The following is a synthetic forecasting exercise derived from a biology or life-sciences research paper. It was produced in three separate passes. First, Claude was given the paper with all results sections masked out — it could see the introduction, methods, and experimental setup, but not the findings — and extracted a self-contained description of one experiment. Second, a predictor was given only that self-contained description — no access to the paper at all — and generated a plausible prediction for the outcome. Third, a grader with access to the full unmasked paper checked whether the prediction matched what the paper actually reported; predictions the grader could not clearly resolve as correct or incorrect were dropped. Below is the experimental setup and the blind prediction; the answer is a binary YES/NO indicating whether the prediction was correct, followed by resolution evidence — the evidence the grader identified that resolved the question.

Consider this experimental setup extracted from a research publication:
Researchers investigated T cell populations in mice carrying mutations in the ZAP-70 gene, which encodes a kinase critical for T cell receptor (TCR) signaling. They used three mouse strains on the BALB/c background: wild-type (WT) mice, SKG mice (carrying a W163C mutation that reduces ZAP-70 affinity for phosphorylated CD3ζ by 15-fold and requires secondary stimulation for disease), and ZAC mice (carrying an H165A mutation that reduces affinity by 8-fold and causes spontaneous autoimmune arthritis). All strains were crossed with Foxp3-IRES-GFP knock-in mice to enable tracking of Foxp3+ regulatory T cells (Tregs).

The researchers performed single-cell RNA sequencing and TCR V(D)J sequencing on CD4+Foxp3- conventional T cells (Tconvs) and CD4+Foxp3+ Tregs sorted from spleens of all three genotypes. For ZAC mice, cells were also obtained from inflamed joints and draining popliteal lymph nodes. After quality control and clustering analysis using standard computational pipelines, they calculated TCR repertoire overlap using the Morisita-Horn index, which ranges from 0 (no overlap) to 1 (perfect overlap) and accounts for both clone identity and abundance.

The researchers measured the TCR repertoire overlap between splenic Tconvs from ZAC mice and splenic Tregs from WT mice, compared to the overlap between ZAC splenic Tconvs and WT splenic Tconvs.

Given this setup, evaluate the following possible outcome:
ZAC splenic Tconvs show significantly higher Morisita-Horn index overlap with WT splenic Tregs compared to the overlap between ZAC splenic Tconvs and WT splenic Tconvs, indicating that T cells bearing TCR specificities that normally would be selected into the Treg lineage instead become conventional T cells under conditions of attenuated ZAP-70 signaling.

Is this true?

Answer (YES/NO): NO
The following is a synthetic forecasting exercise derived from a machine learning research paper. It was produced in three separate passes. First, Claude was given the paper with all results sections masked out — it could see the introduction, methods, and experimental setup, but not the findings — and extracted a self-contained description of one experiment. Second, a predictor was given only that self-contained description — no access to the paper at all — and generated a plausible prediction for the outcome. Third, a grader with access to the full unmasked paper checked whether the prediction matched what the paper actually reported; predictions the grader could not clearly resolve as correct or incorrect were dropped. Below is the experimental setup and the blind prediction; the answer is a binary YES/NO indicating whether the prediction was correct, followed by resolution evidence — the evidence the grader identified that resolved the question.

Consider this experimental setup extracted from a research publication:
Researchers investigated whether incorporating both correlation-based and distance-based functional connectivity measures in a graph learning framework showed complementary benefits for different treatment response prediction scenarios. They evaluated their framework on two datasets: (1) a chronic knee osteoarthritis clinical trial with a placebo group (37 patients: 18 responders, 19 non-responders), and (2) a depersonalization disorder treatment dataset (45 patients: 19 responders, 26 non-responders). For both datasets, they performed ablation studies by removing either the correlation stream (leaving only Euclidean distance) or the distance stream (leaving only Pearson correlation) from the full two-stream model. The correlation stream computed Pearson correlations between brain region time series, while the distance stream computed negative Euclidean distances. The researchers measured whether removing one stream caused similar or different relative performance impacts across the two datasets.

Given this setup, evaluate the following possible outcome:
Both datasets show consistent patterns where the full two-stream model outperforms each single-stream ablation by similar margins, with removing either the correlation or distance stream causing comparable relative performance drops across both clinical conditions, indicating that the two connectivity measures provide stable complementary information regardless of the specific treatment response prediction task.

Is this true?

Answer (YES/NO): NO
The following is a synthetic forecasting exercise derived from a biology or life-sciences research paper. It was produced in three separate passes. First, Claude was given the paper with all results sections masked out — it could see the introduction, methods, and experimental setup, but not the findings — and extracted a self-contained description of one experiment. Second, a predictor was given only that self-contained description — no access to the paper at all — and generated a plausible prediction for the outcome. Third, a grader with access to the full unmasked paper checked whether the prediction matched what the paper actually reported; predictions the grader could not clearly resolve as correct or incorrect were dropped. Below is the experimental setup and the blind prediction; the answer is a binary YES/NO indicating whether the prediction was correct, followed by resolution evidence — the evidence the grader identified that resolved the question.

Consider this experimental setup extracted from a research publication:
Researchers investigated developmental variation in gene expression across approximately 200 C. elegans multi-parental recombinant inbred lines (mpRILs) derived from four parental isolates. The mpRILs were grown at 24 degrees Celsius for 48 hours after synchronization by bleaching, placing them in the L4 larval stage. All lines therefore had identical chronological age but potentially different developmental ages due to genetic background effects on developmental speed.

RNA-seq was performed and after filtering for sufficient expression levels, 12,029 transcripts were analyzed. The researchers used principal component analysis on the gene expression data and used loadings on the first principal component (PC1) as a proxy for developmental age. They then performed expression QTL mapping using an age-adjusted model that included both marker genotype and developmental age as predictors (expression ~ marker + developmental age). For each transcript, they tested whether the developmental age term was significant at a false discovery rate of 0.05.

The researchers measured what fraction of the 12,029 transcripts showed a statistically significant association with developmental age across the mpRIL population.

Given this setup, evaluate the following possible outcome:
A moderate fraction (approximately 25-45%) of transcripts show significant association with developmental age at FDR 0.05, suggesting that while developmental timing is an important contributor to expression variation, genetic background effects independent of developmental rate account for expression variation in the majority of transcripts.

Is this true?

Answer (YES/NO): NO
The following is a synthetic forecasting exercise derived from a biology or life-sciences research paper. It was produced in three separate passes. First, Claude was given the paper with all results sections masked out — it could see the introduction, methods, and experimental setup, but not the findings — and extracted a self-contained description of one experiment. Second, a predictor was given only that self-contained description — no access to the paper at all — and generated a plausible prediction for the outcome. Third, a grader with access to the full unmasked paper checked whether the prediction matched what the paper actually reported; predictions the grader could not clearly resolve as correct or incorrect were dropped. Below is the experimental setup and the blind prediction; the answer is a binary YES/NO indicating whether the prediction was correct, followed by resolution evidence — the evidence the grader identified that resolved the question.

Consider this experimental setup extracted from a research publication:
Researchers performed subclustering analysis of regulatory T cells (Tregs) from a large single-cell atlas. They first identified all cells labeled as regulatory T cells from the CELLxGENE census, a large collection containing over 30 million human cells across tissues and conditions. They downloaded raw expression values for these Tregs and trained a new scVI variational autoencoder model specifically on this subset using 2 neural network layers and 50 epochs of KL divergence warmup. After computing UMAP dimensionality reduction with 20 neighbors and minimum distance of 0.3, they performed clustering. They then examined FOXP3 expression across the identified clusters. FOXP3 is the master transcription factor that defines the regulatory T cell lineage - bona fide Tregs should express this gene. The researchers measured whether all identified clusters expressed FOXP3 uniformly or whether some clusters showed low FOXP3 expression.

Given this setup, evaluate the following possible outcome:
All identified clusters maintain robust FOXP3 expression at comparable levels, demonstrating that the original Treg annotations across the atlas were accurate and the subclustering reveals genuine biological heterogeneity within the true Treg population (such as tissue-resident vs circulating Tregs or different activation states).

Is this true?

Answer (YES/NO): NO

....

- Exercise brief -
Each entry needs to be copied out exactly as written.

- Solution to the problem -
The following is a synthetic forecasting exercise derived from a biology or life-sciences research paper. It was produced in three separate passes. First, Claude was given the paper with all results sections masked out — it could see the introduction, methods, and experimental setup, but not the findings — and extracted a self-contained description of one experiment. Second, a predictor was given only that self-contained description — no access to the paper at all — and generated a plausible prediction for the outcome. Third, a grader with access to the full unmasked paper checked whether the prediction matched what the paper actually reported; predictions the grader could not clearly resolve as correct or incorrect were dropped. Below is the experimental setup and the blind prediction; the answer is a binary YES/NO indicating whether the prediction was correct, followed by resolution evidence — the evidence the grader identified that resolved the question.

Consider this experimental setup extracted from a research publication:
Researchers investigated T cell populations in mice carrying mutations in the ZAP-70 gene, which encodes a kinase critical for T cell receptor (TCR) signaling. They used three mouse strains on the BALB/c background: wild-type (WT) mice, SKG mice (carrying a W163C mutation that reduces ZAP-70 affinity for phosphorylated CD3ζ by 15-fold and requires secondary stimulation for disease), and ZAC mice (carrying an H165A mutation that reduces affinity by 8-fold and causes spontaneous autoimmune arthritis). All strains were crossed with Foxp3-IRES-GFP knock-in mice to enable tracking of Foxp3+ regulatory T cells (Tregs).

The researchers performed single-cell RNA sequencing and TCR V(D)J sequencing on CD4+Foxp3- conventional T cells (Tconvs) and CD4+Foxp3+ Tregs sorted from spleens of all three genotypes. For ZAC mice, cells were also obtained from inflamed joints and draining popliteal lymph nodes. After quality control and clustering analysis using standard computational pipelines, they calculated TCR repertoire overlap using the Morisita-Horn index, which ranges from 0 (no overlap) to 1 (perfect overlap) and accounts for both clone identity and abundance.

The researchers measured the TCR repertoire overlap between splenic Tconvs from ZAC mice and splenic Tregs from WT mice, compared to the overlap between ZAC splenic Tconvs and WT splenic Tconvs.

Given this setup, evaluate the following possible outcome:
ZAC splenic Tconvs show significantly higher Morisita-Horn index overlap with WT splenic Tregs compared to the overlap between ZAC splenic Tconvs and WT splenic Tconvs, indicating that T cells bearing TCR specificities that normally would be selected into the Treg lineage instead become conventional T cells under conditions of attenuated ZAP-70 signaling.

Is this true?

Answer (YES/NO): NO
The following is a synthetic forecasting exercise derived from a machine learning research paper. It was produced in three separate passes. First, Claude was given the paper with all results sections masked out — it could see the introduction, methods, and experimental setup, but not the findings — and extracted a self-contained description of one experiment. Second, a predictor was given only that self-contained description — no access to the paper at all — and generated a plausible prediction for the outcome. Third, a grader with access to the full unmasked paper checked whether the prediction matched what the paper actually reported; predictions the grader could not clearly resolve as correct or incorrect were dropped. Below is the experimental setup and the blind prediction; the answer is a binary YES/NO indicating whether the prediction was correct, followed by resolution evidence — the evidence the grader identified that resolved the question.

Consider this experimental setup extracted from a research publication:
Researchers investigated whether incorporating both correlation-based and distance-based functional connectivity measures in a graph learning framework showed complementary benefits for different treatment response prediction scenarios. They evaluated their framework on two datasets: (1) a chronic knee osteoarthritis clinical trial with a placebo group (37 patients: 18 responders, 19 non-responders), and (2) a depersonalization disorder treatment dataset (45 patients: 19 responders, 26 non-responders). For both datasets, they performed ablation studies by removing either the correlation stream (leaving only Euclidean distance) or the distance stream (leaving only Pearson correlation) from the full two-stream model. The correlation stream computed Pearson correlations between brain region time series, while the distance stream computed negative Euclidean distances. The researchers measured whether removing one stream caused similar or different relative performance impacts across the two datasets.

Given this setup, evaluate the following possible outcome:
Both datasets show consistent patterns where the full two-stream model outperforms each single-stream ablation by similar margins, with removing either the correlation or distance stream causing comparable relative performance drops across both clinical conditions, indicating that the two connectivity measures provide stable complementary information regardless of the specific treatment response prediction task.

Is this true?

Answer (YES/NO): NO
The following is a synthetic forecasting exercise derived from a biology or life-sciences research paper. It was produced in three separate passes. First, Claude was given the paper with all results sections masked out — it could see the introduction, methods, and experimental setup, but not the findings — and extracted a self-contained description of one experiment. Second, a predictor was given only that self-contained description — no access to the paper at all — and generated a plausible prediction for the outcome. Third, a grader with access to the full unmasked paper checked whether the prediction matched what the paper actually reported; predictions the grader could not clearly resolve as correct or incorrect were dropped. Below is the experimental setup and the blind prediction; the answer is a binary YES/NO indicating whether the prediction was correct, followed by resolution evidence — the evidence the grader identified that resolved the question.

Consider this experimental setup extracted from a research publication:
Researchers investigated developmental variation in gene expression across approximately 200 C. elegans multi-parental recombinant inbred lines (mpRILs) derived from four parental isolates. The mpRILs were grown at 24 degrees Celsius for 48 hours after synchronization by bleaching, placing them in the L4 larval stage. All lines therefore had identical chronological age but potentially different developmental ages due to genetic background effects on developmental speed.

RNA-seq was performed and after filtering for sufficient expression levels, 12,029 transcripts were analyzed. The researchers used principal component analysis on the gene expression data and used loadings on the first principal component (PC1) as a proxy for developmental age. They then performed expression QTL mapping using an age-adjusted model that included both marker genotype and developmental age as predictors (expression ~ marker + developmental age). For each transcript, they tested whether the developmental age term was significant at a false discovery rate of 0.05.

The researchers measured what fraction of the 12,029 transcripts showed a statistically significant association with developmental age across the mpRIL population.

Given this setup, evaluate the following possible outcome:
A moderate fraction (approximately 25-45%) of transcripts show significant association with developmental age at FDR 0.05, suggesting that while developmental timing is an important contributor to expression variation, genetic background effects independent of developmental rate account for expression variation in the majority of transcripts.

Is this true?

Answer (YES/NO): NO
The following is a synthetic forecasting exercise derived from a biology or life-sciences research paper. It was produced in three separate passes. First, Claude was given the paper with all results sections masked out — it could see the introduction, methods, and experimental setup, but not the findings — and extracted a self-contained description of one experiment. Second, a predictor was given only that self-contained description — no access to the paper at all — and generated a plausible prediction for the outcome. Third, a grader with access to the full unmasked paper checked whether the prediction matched what the paper actually reported; predictions the grader could not clearly resolve as correct or incorrect were dropped. Below is the experimental setup and the blind prediction; the answer is a binary YES/NO indicating whether the prediction was correct, followed by resolution evidence — the evidence the grader identified that resolved the question.

Consider this experimental setup extracted from a research publication:
Researchers performed subclustering analysis of regulatory T cells (Tregs) from a large single-cell atlas. They first identified all cells labeled as regulatory T cells from the CELLxGENE census, a large collection containing over 30 million human cells across tissues and conditions. They downloaded raw expression values for these Tregs and trained a new scVI variational autoencoder model specifically on this subset using 2 neural network layers and 50 epochs of KL divergence warmup. After computing UMAP dimensionality reduction with 20 neighbors and minimum distance of 0.3, they performed clustering. They then examined FOXP3 expression across the identified clusters. FOXP3 is the master transcription factor that defines the regulatory T cell lineage - bona fide Tregs should express this gene. The researchers measured whether all identified clusters expressed FOXP3 uniformly or whether some clusters showed low FOXP3 expression.

Given this setup, evaluate the following possible outcome:
All identified clusters maintain robust FOXP3 expression at comparable levels, demonstrating that the original Treg annotations across the atlas were accurate and the subclustering reveals genuine biological heterogeneity within the true Treg population (such as tissue-resident vs circulating Tregs or different activation states).

Is this true?

Answer (YES/NO): NO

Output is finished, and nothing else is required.